The European Union (EU) and the Inter-American Institute for Cooperation on Agriculture (IICA) reported that they are working to mitigate the impacts of the Pandemic on food and nutritional security in the coffee sector of Central America.
The authorities highlighted the need to adopt immediate measures that contribute to satisfying the food needs of small and medium coffee producers in the countries of the region and to design and activate a strategy aimed at strengthening productive diversification through the cultivation of short-cycle crops, such as basic grains and vegetables.
“Providing immediate assistance in order to protect the food production of coffee families, for self-consumption and marketing is one of the priorities that must be promoted in the countries of the region to minimize the impacts that the current health crisis may cause, “ the IICA representative, explained in a statement.
Prior to the health crisis, Central America already faced food and nutritional security challenges. IICA data indicates that it is estimated that more than 2.5 million people are under the food emergency crisis in the region.
In the framework of the Central American Program for the Comprehensive Management of Coffee (PROCAGICA), the experts implemented a strategy, which in its first stage has directly benefited 4,518 coffee producing families, who during the so-called “first” planting, established crops such as beans, corn, cucumbers, radishes, pipián and ayote.
The production obtained will be used for the self-consumption of Central American families, as well as for the generation of additional income as a result of local marketing.

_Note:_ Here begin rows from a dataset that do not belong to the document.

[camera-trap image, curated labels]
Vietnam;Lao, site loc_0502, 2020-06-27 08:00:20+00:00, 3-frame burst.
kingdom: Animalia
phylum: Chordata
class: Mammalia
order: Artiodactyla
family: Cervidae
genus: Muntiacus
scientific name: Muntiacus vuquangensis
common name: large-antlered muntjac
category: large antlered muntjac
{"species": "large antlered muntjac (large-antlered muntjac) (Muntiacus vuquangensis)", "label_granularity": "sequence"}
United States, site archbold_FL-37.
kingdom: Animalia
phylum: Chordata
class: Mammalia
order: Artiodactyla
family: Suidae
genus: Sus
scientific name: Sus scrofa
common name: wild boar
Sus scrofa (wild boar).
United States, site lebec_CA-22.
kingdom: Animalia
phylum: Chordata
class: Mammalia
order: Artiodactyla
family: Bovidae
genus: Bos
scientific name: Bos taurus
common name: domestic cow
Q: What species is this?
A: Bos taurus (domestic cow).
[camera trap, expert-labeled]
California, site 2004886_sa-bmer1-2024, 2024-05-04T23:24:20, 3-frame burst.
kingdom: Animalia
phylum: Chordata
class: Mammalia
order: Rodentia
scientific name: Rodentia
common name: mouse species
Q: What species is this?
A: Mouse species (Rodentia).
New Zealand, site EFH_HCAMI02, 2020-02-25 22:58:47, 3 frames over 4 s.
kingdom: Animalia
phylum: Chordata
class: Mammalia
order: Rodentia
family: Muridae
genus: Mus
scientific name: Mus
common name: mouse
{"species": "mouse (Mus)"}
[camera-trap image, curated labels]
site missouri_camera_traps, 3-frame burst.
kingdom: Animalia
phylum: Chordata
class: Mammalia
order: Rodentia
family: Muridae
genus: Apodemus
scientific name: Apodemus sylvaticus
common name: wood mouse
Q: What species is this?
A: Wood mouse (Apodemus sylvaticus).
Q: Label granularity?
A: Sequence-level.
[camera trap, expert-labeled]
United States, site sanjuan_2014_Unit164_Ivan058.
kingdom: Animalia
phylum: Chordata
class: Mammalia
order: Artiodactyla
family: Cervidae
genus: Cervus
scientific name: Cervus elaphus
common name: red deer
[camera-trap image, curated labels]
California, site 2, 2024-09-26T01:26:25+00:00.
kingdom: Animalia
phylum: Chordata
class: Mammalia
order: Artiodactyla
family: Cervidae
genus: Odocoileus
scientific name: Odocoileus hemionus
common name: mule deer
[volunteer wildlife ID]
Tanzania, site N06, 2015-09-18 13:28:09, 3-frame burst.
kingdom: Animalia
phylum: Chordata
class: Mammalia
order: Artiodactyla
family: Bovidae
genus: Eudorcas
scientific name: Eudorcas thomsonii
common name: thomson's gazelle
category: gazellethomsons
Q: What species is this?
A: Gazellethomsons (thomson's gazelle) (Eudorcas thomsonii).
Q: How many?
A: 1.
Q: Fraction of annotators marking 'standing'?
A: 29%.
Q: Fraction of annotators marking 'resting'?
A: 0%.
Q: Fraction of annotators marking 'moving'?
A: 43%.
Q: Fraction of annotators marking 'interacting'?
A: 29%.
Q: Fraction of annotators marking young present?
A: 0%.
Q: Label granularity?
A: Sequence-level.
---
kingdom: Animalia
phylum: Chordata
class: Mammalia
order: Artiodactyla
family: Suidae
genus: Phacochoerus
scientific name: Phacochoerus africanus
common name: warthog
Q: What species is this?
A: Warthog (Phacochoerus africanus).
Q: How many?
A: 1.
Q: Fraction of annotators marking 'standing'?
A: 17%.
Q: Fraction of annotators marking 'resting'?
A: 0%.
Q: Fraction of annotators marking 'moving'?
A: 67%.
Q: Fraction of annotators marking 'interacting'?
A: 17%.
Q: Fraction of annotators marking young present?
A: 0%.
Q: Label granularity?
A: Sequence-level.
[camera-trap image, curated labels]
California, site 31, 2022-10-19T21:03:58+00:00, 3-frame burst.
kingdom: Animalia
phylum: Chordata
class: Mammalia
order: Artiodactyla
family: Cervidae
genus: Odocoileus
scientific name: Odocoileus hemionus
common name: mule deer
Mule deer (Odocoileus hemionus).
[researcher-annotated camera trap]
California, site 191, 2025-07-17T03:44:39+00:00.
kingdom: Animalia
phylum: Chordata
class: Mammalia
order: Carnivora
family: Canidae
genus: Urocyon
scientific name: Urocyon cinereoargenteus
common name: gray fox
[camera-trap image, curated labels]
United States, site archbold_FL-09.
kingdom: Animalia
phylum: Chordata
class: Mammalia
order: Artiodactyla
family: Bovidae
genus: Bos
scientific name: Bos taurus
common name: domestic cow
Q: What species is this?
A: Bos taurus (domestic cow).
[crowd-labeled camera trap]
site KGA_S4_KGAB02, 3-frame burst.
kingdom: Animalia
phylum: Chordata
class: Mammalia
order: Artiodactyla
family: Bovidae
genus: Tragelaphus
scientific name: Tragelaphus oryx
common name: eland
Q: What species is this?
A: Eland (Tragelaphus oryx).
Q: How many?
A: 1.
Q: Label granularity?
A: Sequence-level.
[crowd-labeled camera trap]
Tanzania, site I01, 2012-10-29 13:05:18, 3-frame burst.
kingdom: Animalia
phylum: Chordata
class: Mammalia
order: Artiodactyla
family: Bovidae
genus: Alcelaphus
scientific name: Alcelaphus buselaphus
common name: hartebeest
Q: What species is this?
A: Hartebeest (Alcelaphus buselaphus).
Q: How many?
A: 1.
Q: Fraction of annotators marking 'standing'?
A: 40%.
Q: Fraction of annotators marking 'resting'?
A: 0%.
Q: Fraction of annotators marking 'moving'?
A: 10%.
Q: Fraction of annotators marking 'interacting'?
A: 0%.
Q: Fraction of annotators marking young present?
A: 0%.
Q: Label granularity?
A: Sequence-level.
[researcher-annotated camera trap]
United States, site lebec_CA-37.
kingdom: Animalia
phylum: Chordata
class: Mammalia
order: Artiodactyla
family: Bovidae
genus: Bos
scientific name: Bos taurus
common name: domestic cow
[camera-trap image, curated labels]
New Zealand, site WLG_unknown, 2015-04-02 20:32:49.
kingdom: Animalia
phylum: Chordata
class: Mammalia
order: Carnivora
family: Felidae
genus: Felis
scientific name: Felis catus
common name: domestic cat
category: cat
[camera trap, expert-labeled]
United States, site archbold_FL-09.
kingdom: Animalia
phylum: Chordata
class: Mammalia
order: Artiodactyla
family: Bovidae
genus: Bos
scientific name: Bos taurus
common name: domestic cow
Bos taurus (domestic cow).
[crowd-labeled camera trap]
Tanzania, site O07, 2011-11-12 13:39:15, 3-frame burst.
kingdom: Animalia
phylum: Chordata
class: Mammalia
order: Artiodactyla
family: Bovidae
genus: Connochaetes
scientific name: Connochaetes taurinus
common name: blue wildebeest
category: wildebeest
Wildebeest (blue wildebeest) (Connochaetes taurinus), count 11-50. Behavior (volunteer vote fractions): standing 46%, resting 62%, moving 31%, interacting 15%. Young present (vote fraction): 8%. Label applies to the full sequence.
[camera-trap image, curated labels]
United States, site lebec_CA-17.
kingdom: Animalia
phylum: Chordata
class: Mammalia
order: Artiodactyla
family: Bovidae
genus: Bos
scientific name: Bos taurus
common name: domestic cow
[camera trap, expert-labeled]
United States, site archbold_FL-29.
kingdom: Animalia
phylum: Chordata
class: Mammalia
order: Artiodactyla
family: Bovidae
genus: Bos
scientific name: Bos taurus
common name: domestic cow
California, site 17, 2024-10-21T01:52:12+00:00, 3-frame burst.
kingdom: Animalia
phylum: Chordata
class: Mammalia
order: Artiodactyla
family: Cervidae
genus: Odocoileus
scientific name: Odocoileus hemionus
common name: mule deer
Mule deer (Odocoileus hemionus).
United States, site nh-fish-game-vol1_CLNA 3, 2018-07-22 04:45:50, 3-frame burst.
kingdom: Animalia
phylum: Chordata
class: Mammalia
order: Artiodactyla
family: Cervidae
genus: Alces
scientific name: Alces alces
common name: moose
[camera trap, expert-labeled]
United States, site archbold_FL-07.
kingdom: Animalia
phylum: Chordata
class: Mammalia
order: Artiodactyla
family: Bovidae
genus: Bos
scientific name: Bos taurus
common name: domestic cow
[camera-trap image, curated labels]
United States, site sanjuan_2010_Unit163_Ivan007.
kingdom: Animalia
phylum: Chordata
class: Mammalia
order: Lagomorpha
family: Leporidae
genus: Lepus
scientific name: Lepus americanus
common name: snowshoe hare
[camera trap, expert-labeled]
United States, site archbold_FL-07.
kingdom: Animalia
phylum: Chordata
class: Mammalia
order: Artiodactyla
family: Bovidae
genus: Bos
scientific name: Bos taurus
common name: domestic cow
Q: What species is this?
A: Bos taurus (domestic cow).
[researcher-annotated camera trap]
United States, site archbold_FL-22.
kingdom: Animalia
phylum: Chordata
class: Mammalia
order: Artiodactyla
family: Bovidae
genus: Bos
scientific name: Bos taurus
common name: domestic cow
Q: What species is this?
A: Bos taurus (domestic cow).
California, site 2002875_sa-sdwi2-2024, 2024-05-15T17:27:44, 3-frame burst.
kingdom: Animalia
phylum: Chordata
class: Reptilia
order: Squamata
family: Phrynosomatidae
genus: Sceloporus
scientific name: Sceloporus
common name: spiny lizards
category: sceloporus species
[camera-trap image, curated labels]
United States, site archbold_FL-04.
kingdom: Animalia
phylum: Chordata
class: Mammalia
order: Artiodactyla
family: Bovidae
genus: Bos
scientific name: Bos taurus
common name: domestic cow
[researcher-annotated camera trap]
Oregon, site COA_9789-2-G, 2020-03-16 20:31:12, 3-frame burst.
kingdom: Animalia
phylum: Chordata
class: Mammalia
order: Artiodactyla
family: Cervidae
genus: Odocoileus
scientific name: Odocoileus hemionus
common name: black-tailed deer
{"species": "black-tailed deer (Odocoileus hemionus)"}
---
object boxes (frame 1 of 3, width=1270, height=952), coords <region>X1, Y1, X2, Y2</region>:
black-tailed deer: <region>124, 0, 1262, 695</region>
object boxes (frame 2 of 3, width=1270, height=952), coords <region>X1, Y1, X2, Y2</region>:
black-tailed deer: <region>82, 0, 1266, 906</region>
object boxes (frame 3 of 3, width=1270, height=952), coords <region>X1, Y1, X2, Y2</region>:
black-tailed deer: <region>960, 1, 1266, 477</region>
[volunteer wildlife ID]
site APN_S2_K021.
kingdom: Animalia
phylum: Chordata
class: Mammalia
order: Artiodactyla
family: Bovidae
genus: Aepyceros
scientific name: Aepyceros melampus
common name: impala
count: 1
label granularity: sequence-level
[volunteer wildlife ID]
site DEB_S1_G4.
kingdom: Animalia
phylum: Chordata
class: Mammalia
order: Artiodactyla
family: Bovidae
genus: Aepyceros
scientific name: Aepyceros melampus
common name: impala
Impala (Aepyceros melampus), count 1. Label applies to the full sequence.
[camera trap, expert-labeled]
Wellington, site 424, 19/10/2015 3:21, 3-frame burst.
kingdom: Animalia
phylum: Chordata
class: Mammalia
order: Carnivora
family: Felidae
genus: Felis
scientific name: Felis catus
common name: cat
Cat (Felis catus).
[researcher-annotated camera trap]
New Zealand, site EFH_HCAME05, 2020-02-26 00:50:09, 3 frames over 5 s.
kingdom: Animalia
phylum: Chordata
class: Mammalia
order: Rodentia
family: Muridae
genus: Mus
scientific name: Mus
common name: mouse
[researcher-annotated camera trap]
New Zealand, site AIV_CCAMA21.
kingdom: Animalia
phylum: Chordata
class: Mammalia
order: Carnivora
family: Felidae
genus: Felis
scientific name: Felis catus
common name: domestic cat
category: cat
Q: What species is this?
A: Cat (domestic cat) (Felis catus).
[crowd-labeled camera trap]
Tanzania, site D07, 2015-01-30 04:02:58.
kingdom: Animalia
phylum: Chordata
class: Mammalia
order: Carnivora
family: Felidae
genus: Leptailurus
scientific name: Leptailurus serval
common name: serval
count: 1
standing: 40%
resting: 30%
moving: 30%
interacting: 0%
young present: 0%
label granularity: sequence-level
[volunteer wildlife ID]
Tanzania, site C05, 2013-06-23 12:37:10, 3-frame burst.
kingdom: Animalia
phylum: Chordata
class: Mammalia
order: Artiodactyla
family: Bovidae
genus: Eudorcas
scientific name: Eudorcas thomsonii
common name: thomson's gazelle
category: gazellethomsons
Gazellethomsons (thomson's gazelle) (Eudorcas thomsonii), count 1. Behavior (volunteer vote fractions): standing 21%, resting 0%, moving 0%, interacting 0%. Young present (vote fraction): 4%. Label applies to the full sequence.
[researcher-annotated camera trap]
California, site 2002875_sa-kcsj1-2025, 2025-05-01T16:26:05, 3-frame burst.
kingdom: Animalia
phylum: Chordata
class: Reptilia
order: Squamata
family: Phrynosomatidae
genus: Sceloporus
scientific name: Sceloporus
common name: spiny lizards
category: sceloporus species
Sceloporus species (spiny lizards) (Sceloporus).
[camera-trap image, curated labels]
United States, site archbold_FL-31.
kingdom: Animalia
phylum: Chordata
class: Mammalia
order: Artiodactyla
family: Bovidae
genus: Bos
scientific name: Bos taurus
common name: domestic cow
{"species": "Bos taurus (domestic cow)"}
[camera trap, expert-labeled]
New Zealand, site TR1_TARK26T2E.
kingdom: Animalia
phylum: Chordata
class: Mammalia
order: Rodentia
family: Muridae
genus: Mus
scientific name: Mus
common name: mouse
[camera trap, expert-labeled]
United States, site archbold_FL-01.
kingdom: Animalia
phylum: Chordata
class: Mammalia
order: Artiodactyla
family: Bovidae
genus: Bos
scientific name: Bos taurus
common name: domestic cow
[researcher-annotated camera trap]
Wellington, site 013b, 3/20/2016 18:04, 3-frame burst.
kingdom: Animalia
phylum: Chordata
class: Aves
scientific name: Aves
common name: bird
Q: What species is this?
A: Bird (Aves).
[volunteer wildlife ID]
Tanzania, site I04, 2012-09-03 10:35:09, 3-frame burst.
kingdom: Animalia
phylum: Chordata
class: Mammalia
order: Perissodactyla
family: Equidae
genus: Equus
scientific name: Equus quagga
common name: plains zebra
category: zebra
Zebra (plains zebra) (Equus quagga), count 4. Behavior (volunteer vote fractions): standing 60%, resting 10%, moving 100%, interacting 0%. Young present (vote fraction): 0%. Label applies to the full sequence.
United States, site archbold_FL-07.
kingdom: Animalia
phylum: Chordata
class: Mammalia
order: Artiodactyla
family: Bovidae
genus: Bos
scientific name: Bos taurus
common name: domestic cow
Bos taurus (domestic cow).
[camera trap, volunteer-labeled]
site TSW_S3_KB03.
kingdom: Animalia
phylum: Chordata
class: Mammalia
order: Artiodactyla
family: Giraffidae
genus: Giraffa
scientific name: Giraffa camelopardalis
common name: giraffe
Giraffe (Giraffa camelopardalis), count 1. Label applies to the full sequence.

The initiative is oriented to work under a specialization approach to livelihoods, where it seeks to concentrate efforts and resources on those activities that best benefits can represent coffee producing families in each country and territory. As part of the support, IICA and the European Union delivered a food security kit, which contains vegetable seeds and basic grains.
“The women who receive it are very grateful because it helps to alleviate the situation and in this way, they guarantee food security and the diversity in their plate of food because they will be able to consume vegetables; also in basic grains such as beans and corn,” said members of the APROLMA cooperative.
The authorities explained that the productive diversification with basic grains is an alternative that joins the efforts to mitigate the impacts of COVID-19 and has the accompaniment and monitoring of the Program Area Unit and the National Coffee Association.
At the level of the countries where PROCAGICA is implemented, these actions will continue to be implemented during the “last” cycle of 2020 and the new “first” cycle of 2021, hoping to support nearly 8,000 families in total.
The strategy is based on ensuring the production of coffee as the main crop, strengthening the productive diversification of coffee farms through the implementation of short-cycle crops for self-consumption and marketing.
In addition to the development of virtual tools to strengthen capacities of technicians and producers in the region and the promotion and establishment of demonstration plots through the use of information and communication technologies strengthening innovation and technology transfer processes.